Material for this exercise:

________________

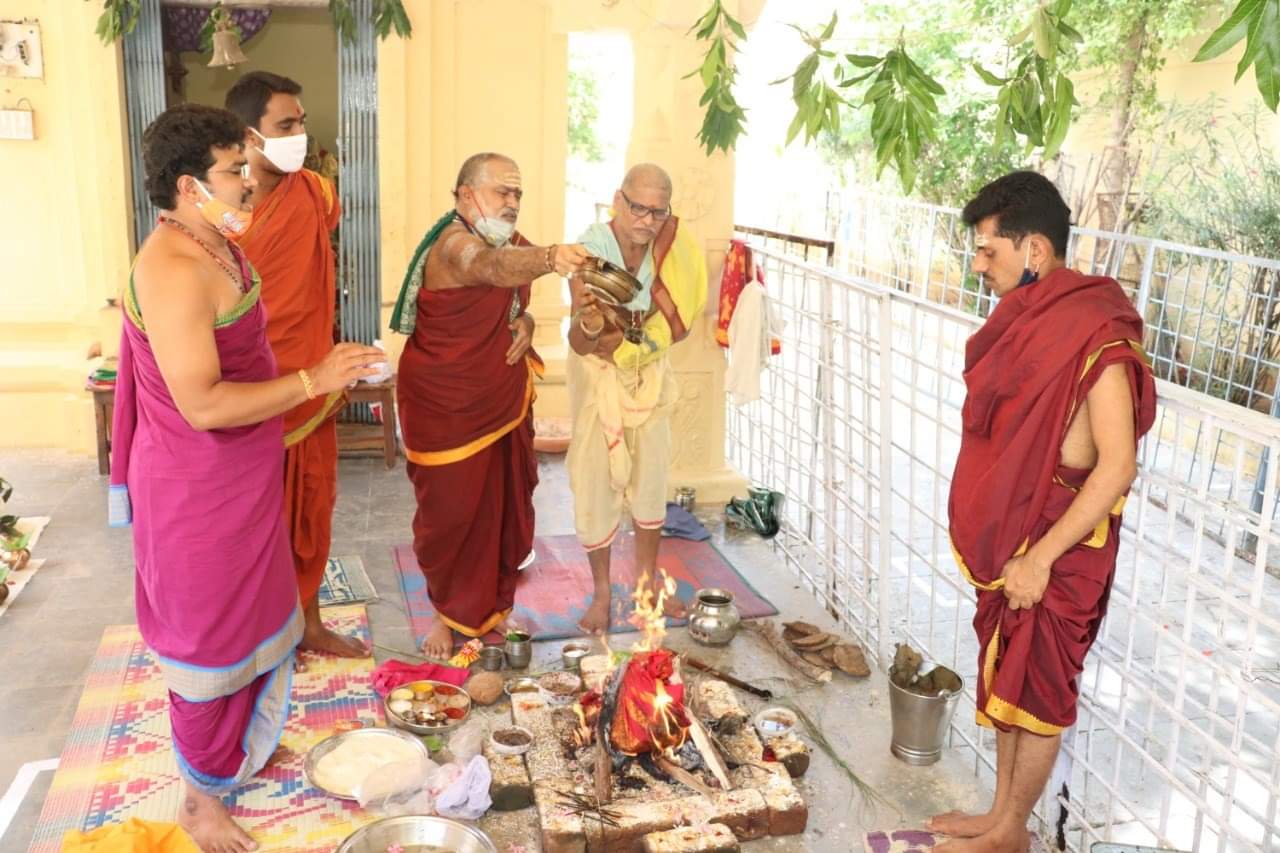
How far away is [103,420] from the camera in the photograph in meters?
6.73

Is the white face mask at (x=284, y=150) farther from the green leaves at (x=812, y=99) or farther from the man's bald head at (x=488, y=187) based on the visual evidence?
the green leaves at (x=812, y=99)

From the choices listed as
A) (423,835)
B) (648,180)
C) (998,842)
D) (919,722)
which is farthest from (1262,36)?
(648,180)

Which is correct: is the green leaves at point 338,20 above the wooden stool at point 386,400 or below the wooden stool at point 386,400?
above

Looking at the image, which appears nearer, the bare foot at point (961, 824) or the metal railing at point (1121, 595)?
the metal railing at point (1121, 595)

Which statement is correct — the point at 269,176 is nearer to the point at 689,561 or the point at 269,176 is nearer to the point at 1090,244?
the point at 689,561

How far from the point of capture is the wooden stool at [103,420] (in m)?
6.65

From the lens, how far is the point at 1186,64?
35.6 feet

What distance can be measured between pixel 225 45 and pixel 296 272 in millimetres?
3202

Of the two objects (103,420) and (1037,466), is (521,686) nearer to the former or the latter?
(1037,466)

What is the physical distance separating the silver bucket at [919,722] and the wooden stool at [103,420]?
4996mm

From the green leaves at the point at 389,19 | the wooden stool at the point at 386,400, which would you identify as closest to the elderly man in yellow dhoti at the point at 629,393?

________________

Directions for this task:
Revise the records above so that "wooden stool" becomes "wooden bench" wherever it occurs, leaving all other text unchanged, and omit the pictures from your version.

Answer:
How far away is [103,420] from the camera in the photograph in meters?
6.73

Is the white face mask at (x=284, y=150) farther from the green leaves at (x=812, y=99) or farther from the man's bald head at (x=488, y=187) based on the visual evidence?
the green leaves at (x=812, y=99)

From the choices listed as
A) (423,835)
B) (648,180)
C) (998,842)
D) (919,722)
which is farthest from (1262,36)?
(648,180)

Which is correct: is the green leaves at point 338,20 above the wooden bench at point 386,400 or below the wooden bench at point 386,400?
above

Looking at the image, which appears nearer, the bare foot at point (961, 824) or the metal railing at point (1121, 595)?
the metal railing at point (1121, 595)

Which statement is correct — the point at 269,176 is nearer to the point at 689,561 or the point at 269,176 is nearer to the point at 1090,244?
the point at 689,561

How far from the point of capture is the wooden bench at [103,420] (in m)?
6.65

From the lens, how far is the point at 1186,64?
35.6 feet

What distance can be measured between pixel 225 45 and pixel 296 272 in millimetres?
3202

Of the two objects (103,420) and (1037,466), is (521,686) nearer to the former or the latter?
(1037,466)

What is the physical distance separating the silver bucket at [919,722] and the wooden bench at [103,420]?
4996mm

From the green leaves at the point at 389,19 | the wooden bench at the point at 386,400, which would you identify as closest to the elderly man in yellow dhoti at the point at 629,393?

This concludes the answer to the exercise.